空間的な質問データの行
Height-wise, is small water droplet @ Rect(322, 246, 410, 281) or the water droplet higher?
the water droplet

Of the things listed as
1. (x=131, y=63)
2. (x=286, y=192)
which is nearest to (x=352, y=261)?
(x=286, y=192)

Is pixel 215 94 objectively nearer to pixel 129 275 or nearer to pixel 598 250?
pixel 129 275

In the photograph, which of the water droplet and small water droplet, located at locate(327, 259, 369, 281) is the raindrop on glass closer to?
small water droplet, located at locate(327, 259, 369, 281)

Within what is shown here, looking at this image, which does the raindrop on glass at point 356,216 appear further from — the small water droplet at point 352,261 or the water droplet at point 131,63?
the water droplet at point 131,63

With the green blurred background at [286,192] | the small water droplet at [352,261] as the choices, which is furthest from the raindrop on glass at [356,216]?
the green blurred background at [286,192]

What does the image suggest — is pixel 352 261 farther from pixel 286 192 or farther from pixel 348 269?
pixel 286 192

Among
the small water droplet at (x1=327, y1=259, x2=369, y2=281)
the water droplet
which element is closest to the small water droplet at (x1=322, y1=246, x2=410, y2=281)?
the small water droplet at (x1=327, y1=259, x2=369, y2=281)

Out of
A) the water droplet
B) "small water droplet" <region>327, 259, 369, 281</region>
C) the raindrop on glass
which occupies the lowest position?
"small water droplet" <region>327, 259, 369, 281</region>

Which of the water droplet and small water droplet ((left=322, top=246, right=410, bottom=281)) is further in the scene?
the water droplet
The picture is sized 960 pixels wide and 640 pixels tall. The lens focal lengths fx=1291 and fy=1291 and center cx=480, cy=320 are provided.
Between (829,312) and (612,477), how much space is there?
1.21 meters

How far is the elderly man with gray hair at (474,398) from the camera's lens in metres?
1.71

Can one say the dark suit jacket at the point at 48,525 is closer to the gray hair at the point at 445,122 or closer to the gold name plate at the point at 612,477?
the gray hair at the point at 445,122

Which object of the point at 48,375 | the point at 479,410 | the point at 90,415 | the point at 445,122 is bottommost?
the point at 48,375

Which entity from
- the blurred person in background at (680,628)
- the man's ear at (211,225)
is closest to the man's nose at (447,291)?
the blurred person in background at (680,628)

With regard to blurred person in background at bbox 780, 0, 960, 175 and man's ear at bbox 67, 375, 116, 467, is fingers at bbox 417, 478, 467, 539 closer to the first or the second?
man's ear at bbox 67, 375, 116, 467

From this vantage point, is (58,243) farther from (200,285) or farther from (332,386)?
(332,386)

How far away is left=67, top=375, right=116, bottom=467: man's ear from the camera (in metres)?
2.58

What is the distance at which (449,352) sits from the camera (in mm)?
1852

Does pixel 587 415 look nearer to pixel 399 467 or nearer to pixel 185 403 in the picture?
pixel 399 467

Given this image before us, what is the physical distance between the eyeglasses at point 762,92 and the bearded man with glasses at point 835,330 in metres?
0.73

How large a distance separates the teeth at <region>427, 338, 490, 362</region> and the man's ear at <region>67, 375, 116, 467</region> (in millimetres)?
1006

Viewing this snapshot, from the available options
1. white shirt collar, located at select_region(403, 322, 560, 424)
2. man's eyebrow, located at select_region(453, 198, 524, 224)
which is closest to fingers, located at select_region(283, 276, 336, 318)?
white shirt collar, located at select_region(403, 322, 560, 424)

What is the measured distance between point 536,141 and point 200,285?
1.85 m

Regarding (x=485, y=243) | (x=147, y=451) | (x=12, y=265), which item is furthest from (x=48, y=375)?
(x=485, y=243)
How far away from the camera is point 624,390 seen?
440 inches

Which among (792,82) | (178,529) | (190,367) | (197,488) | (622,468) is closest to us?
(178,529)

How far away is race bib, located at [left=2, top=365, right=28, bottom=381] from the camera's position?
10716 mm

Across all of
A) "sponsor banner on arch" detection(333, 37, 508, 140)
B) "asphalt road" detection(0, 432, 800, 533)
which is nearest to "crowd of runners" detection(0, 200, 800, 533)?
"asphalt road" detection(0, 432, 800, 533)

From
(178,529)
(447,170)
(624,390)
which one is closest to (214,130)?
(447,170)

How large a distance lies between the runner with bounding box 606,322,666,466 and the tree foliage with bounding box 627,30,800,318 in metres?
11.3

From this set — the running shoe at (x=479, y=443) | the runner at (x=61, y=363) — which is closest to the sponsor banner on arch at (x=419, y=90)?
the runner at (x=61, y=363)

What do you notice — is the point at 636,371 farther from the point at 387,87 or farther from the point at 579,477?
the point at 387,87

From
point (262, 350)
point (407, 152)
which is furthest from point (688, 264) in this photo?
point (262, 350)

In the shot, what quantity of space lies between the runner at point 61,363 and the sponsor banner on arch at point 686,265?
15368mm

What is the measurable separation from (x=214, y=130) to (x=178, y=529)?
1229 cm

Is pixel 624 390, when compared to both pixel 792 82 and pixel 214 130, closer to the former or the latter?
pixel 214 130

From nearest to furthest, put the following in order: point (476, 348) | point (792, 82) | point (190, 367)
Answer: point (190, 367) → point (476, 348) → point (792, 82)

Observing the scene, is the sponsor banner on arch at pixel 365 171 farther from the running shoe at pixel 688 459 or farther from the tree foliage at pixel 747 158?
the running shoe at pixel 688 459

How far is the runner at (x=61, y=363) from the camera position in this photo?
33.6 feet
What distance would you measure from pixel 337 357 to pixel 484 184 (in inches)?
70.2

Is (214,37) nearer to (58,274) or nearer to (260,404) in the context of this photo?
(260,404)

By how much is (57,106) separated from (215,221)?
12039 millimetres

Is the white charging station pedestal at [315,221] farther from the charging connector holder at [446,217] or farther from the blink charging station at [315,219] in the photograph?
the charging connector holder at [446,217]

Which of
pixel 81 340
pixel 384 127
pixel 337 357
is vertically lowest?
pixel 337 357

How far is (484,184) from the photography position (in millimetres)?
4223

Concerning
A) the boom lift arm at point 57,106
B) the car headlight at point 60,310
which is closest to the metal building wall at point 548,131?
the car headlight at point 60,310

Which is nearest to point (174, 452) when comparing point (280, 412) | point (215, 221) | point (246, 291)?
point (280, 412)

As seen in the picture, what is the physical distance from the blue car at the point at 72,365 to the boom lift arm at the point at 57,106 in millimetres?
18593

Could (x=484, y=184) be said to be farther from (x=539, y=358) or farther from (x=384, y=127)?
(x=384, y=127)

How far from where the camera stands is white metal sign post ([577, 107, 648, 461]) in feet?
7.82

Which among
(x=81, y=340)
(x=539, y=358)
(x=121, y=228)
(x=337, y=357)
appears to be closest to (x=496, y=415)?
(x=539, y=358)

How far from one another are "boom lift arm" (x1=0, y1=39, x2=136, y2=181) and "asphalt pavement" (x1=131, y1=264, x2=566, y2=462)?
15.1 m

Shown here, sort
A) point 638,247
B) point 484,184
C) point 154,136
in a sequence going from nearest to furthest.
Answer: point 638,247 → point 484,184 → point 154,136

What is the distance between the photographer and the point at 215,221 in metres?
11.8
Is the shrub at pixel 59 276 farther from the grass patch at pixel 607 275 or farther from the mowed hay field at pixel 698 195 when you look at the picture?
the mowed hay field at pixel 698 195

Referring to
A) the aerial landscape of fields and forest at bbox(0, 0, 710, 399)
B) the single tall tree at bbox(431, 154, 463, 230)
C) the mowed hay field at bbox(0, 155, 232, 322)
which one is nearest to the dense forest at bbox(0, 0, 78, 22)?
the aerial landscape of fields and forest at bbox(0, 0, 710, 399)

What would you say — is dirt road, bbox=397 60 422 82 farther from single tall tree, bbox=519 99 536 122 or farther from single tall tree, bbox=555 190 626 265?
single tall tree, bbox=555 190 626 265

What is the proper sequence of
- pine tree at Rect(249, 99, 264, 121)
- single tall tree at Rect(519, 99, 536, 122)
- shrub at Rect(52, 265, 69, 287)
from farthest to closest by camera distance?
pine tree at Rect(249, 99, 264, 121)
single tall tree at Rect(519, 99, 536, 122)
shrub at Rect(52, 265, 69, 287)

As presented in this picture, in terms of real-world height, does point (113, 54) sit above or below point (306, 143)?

指示と要件: 「Referring to」を含む行からレコードの最後までを、両端の行も含めて一字一句変えずに打ち直してください。

回答:
Referring to
A) the aerial landscape of fields and forest at bbox(0, 0, 710, 399)
B) the single tall tree at bbox(431, 154, 463, 230)
C) the mowed hay field at bbox(0, 155, 232, 322)
which one is nearest to the dense forest at bbox(0, 0, 78, 22)?
the aerial landscape of fields and forest at bbox(0, 0, 710, 399)

What would you say — is dirt road, bbox=397 60 422 82 farther from single tall tree, bbox=519 99 536 122 or farther from single tall tree, bbox=555 190 626 265?
single tall tree, bbox=555 190 626 265

What is the proper sequence of
- pine tree at Rect(249, 99, 264, 121)
- single tall tree at Rect(519, 99, 536, 122)
- shrub at Rect(52, 265, 69, 287)
from farthest to closest by camera distance?
pine tree at Rect(249, 99, 264, 121)
single tall tree at Rect(519, 99, 536, 122)
shrub at Rect(52, 265, 69, 287)

As presented in this picture, in terms of real-world height, does point (113, 54) sit above or below point (306, 143)?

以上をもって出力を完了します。